> _STATED TASK_
Please answer these three questions from the text passage below, one per line:
1. In which section is the PMARGAIS method presented?
2. From what decomposition are the factors L and U obtained?
3. What is the sparsity pattern of G and H based on?

> _TEXT PASSAGE_
In Sect. 2, the PMGenFAspI method is presented along with implementation details. In Sect. 3, the PMARGAIS method based on the modified reordering scheme (MBBFS) is presented, along with discussions on the performance improvements. Furthermore, implementation details for the parallel inversion of the block diagonal matrix and the computation of the Schur complement are given. Further, the parallel EPBiCGSTAB method based on AVX units is given. In Sect. 4, numerical results presenting the performance and applicability of the proposed schemes are given.

2 Parallel modified generic factored approximate sparse inverse (PMGenFAspI)

The MGenFAspI matrix, cf. [10], can be computed using the following decomposition, cf. [2, 12, 20, 22]:

$$\begin{aligned} A=LU\Leftrightarrow A^{-1}=U^{-1}L^{-1}\Leftrightarrow M=GH \end{aligned}$$
(2)

where \(M=A^{-1}\), \(G=U^{-1}\) and \(H=L^{-1}\). The factors L and U are obtained from Incomplete LU decomposition, cf. [2, 20, 22]. The sparsity patterns of the factors G and H are computed by sparsifying the triangular factors L and U using a predetermined drop tolerance (drptol). The resulting sparsified matrix is then raised to a predefined power or level of fill (lfill). The sparsity pattern is based on powers of sparsified matrices (PSM’s), cf. [7, 8]. Hence, to compute the elements of the G and H factors we have to solve the following systems, cf. [10]:

$$\begin{aligned} \left\{ {{\begin{array}{l} {UG_{\mathrm{drptol}}^{\mathrm{lfill}} =I} \\ {LH_{\mathrm{drptol}}^{\mathrm{lfill}} =I} \\ \end{array} }} \right\} \Leftrightarrow \left\{ {{\begin{array}{l} {Ug_{:,j} =e_{:,j} } \\ {Lh{ }_{:,j}=e_{:,j} } \\ \end{array} }} \right\} ,\quad 1\le {j}\le {n} \end{aligned}$$
(3)

> _PROVIDED INFORMATION_
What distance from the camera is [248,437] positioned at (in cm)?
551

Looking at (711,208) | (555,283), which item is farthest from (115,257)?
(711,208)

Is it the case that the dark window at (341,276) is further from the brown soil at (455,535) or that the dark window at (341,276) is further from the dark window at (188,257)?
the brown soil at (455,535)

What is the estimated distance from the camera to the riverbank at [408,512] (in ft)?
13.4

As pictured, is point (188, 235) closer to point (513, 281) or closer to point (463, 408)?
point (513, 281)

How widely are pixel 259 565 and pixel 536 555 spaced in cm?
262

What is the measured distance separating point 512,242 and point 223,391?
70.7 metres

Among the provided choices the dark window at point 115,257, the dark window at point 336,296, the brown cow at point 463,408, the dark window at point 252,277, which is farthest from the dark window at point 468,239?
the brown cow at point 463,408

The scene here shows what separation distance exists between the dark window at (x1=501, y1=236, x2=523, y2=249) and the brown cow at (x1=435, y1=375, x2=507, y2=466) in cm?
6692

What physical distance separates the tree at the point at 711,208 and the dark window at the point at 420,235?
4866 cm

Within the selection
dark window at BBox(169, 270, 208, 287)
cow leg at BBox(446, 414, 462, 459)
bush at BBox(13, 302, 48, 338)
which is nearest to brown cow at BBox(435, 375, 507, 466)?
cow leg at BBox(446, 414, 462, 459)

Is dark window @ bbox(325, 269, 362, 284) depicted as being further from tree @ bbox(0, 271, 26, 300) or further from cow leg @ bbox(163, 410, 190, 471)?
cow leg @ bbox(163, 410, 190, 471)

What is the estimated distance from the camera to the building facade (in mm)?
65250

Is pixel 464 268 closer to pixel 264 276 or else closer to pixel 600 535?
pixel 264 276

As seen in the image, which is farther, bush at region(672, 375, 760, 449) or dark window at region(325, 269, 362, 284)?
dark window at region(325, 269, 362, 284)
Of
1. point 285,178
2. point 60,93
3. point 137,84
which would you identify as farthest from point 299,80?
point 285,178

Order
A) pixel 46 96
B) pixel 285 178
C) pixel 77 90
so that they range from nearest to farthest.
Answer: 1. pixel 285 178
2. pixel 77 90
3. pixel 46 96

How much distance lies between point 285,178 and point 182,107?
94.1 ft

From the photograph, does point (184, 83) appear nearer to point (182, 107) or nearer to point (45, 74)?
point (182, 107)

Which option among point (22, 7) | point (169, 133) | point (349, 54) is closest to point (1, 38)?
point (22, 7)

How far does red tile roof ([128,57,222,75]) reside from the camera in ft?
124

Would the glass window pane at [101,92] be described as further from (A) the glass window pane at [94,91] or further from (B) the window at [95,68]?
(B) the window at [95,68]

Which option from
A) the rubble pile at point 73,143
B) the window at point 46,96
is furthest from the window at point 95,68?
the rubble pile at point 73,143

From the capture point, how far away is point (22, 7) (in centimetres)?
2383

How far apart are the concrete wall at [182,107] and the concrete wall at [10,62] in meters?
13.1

> _RESPONSE TO THE TASK_
1. Section 3.
2. Incomplete LU decomposition.
3. Powers of sparsified matrices (PSM's).